TASK DESCRIPTION: Nothing but the records, transcribed verbatim and stripped of images, should appear in the answer.
----
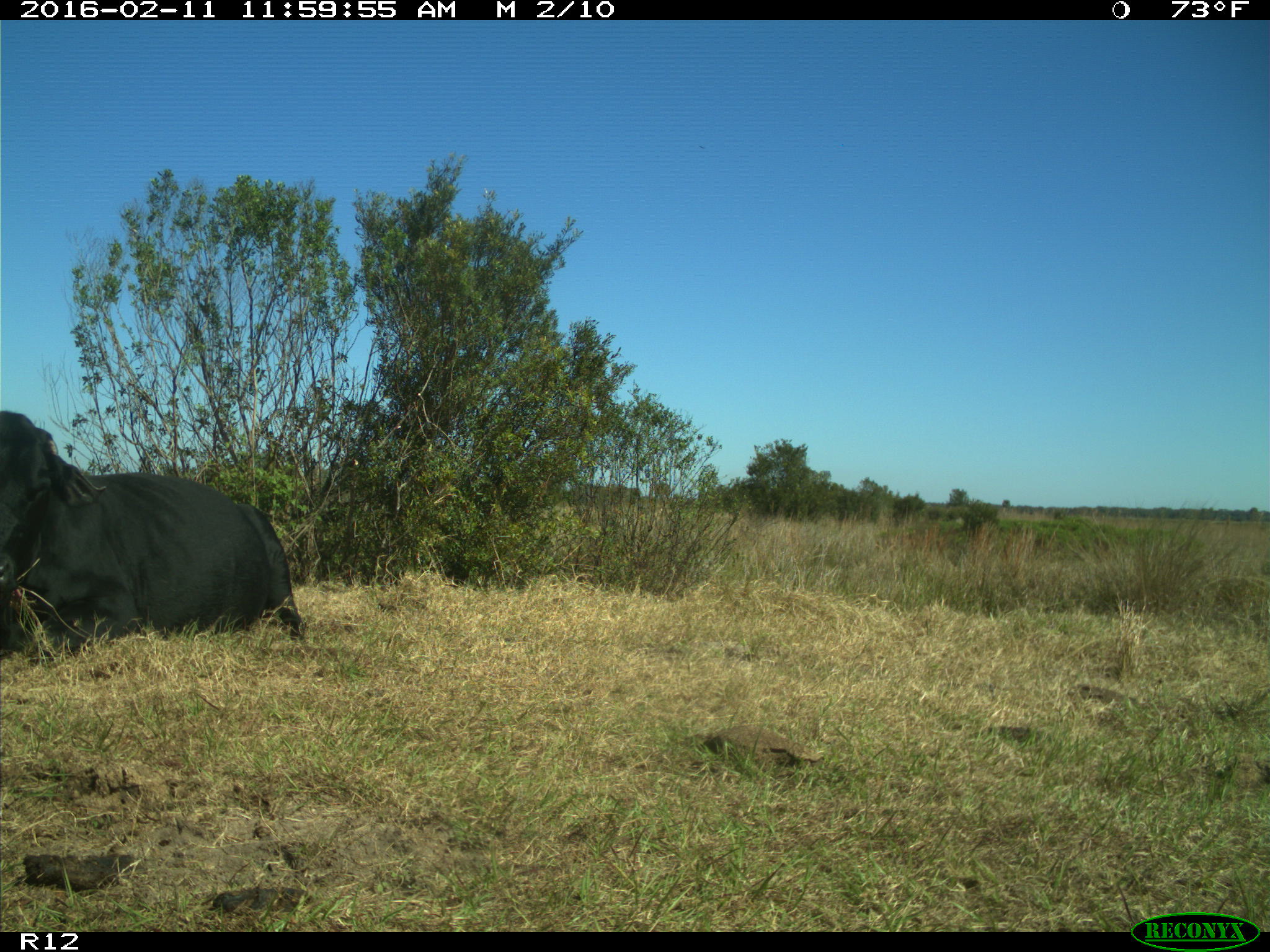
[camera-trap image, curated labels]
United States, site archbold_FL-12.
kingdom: Animalia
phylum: Chordata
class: Mammalia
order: Artiodactyla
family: Bovidae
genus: Bos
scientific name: Bos taurus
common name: domestic cow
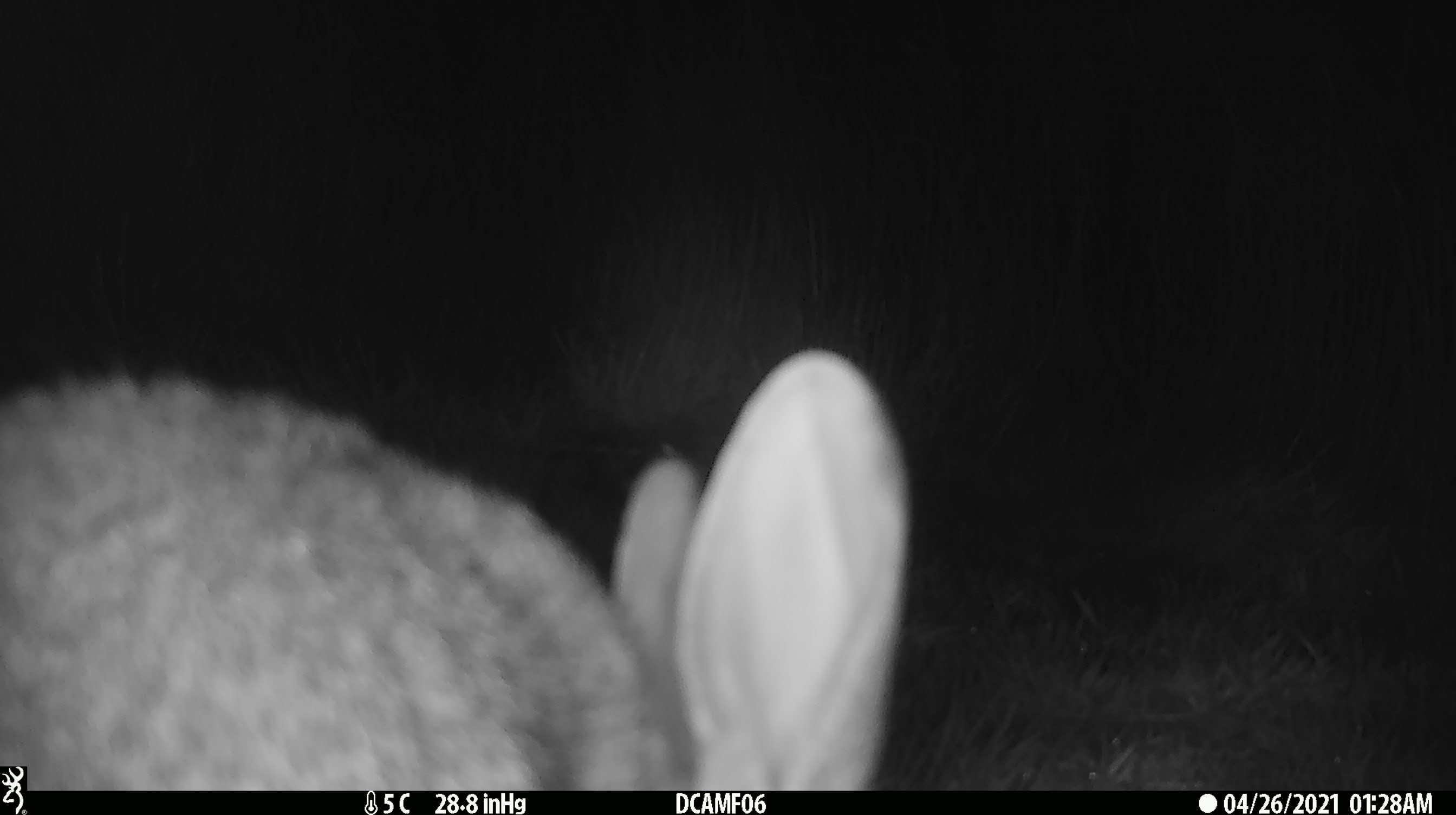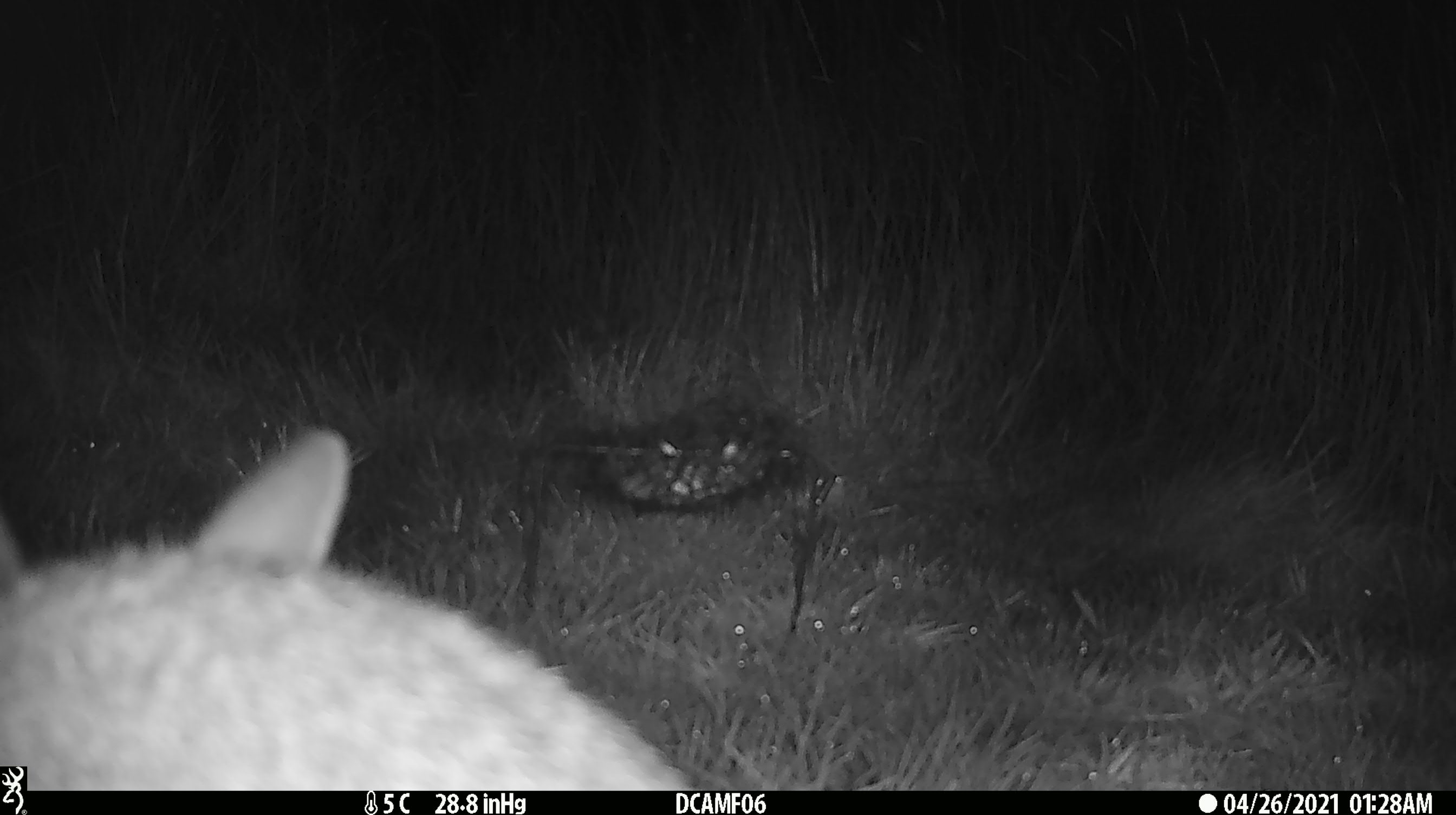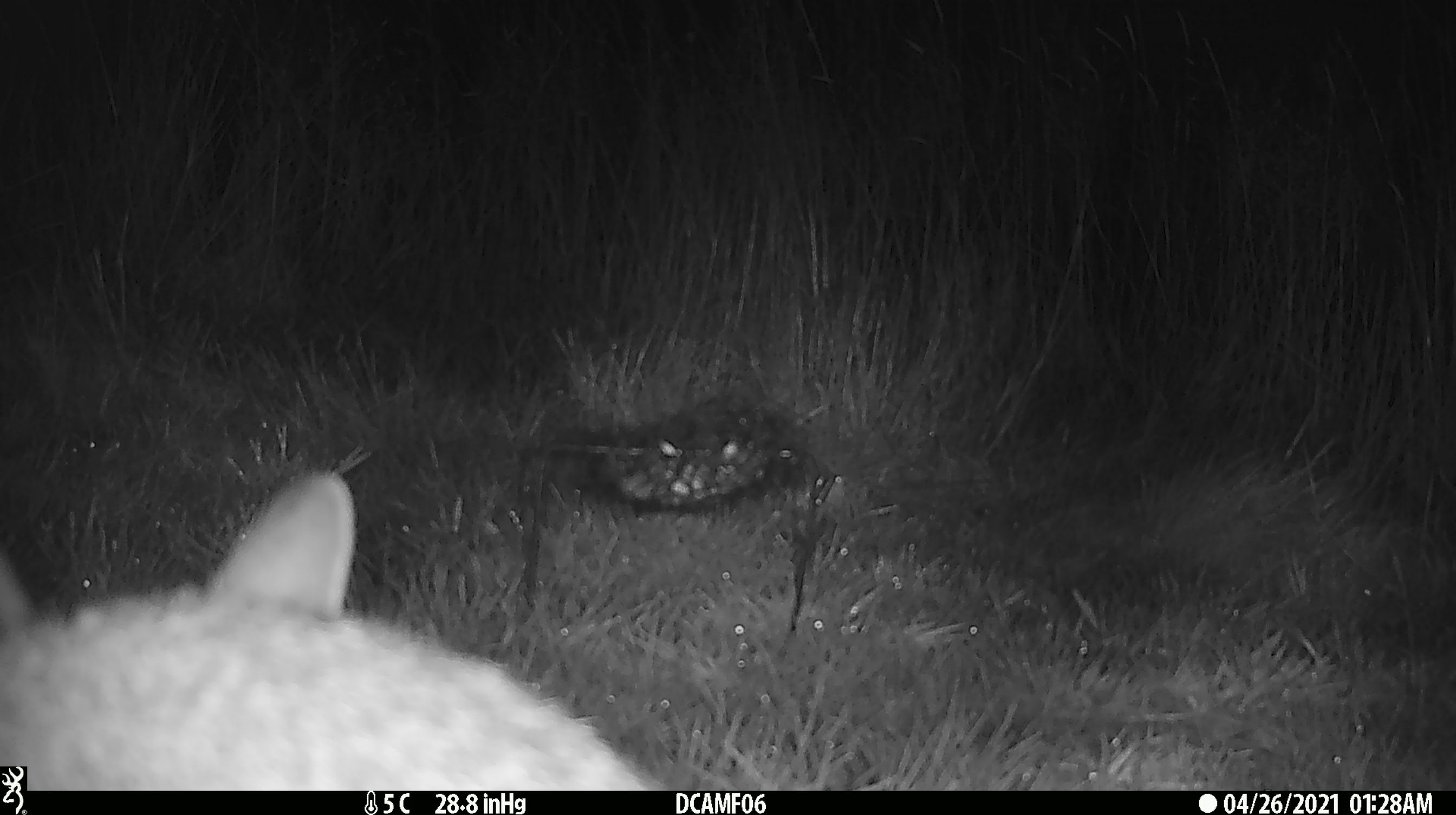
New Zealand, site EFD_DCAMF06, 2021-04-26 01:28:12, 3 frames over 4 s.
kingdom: Animalia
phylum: Chordata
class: Mammalia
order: Lagomorpha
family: Leporidae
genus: Lepus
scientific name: Lepus europaeus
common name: brown hare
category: hare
Hare (brown hare) (Lepus europaeus).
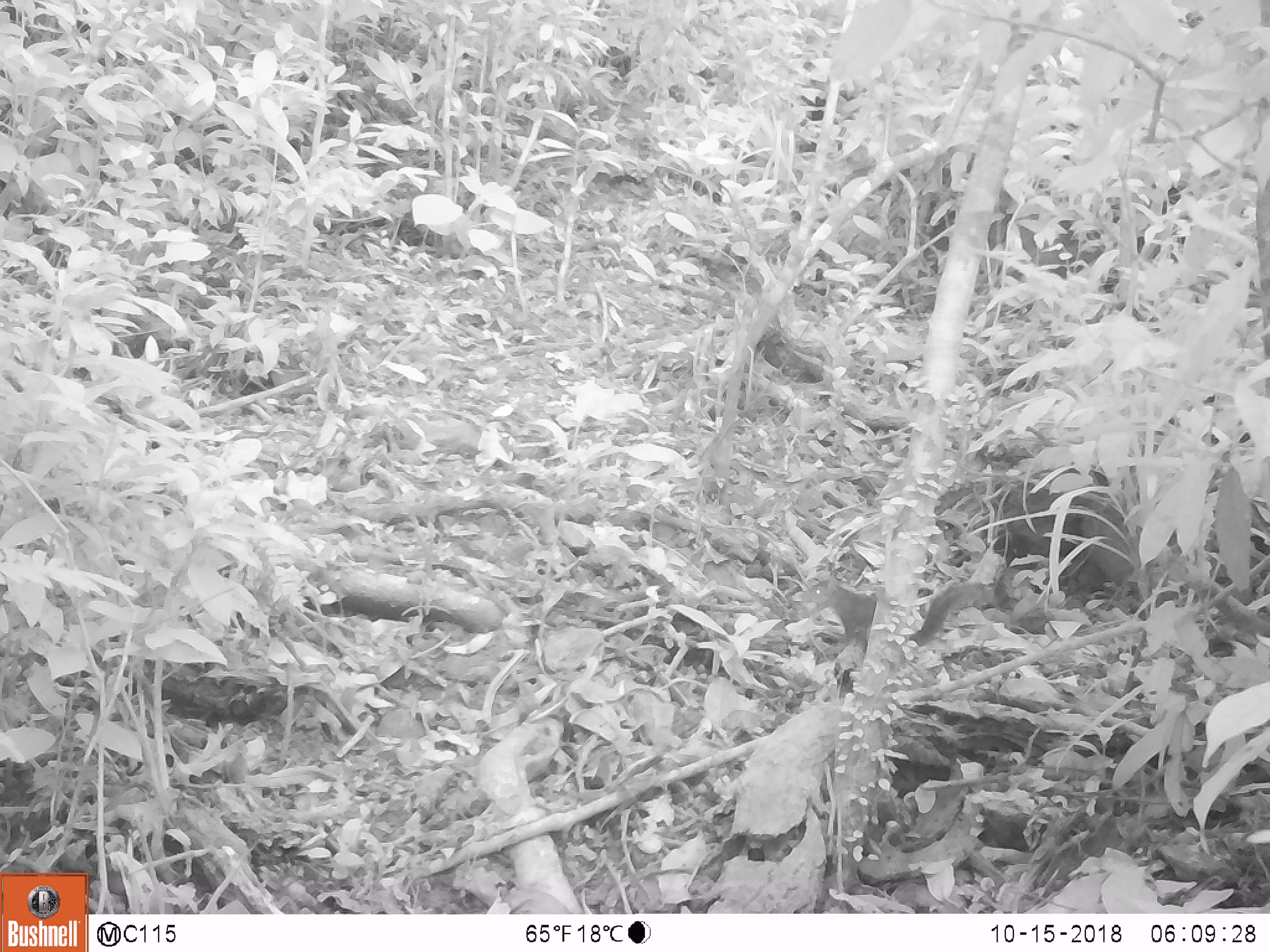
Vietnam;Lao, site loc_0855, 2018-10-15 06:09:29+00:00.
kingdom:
----
ANSWER TO THIS PROBLEM:
[camera-trap image, curated labels]
United States, site archbold_FL-12.
kingdom: Animalia
phylum: Chordata
class: Mammalia
order: Artiodactyla
family: Bovidae
genus: Bos
scientific name: Bos taurus
common name: domestic cow
New Zealand, site EFD_DCAMF06, 2021-04-26 01:28:12, 3 frames over 4 s.
kingdom: Animalia
phylum: Chordata
class: Mammalia
order: Lagomorpha
family: Leporidae
genus: Lepus
scientific name: Lepus europaeus
common name: brown hare
category: hare
Hare (brown hare) (Lepus europaeus).
Vietnam;Lao, site loc_0855, 2018-10-15 06:09:29+00:00.
kingdom:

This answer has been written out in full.